• TEXT:

"""

Not wanting to deal with a possibly injured turtle, I stuck my head out the door and asked my husband to go see what the dogs had in the yard. He said, "Oh, they don’t have anything, they’re just barking. They’ve been barking for half an hour. I finally got them to quit running up here and barking."

Apparently Lurch, in particular, had been running to the deck, barking at my husband, and then running back out to the spot in the yard. For quite some time.

My husband, assuming Lurch was just a dumb barky dog, saw no need to investigate any of this further until I got home and told him to go out there and look. He found an injured, almost-dead squirrel lying the in the weeds that I euphemistically refer to as "ground cover." The dogs hadn’t injured the squirrel. It appeared to have an old injury that had become infected, according to my husband (I didn’t look). Possibly it finally got so weak that it fell out of the tree.

So, Lurch was doing the Lassie thing. You know, the "Timmy fell in the well" routine? Lurch would run up to the deck and bark at Fred—"Dad, Dad! There’s a critter in the yard, come and look! Hurry, Dad!" Fred would shoo Lurch away, and Lurch would run out to check on the squirrel again before starting all over. He’s a pretty good ol’ dog, if a person would just notice it.

"""

• DATA SEGMENT:
"""

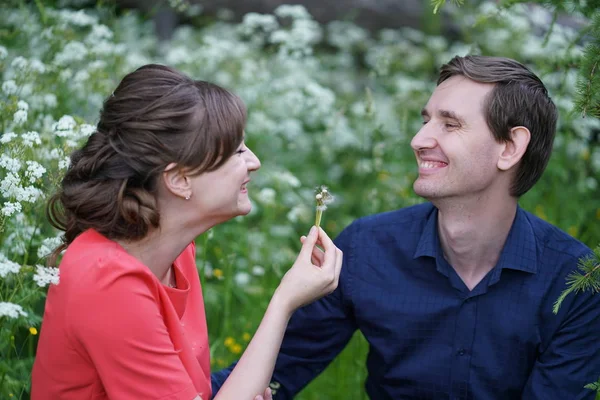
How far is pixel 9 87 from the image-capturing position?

"""

• STUDY QUESTIONS:
A – Print the part of the squirrel story that begins at the words "Not wanting to" and stops after "quite some time.".
B – In the squirrel story, how long did the husband say the dogs had been barking?
The material is separate from the squirrel story.

• SOLUTIONS:
A –
Not wanting to deal with a possibly injured turtle, I stuck my head out the door and asked my husband to go see what the dogs had in the yard. He said, "Oh, they don’t have anything, they’re just barking. They’ve been barking for half an hour. I finally got them to quit running up here and barking."

Apparently Lurch, in particular, had been running to the deck, barking at my husband, and then running back out to the spot in the yard. For quite some time.

B – Half an hour.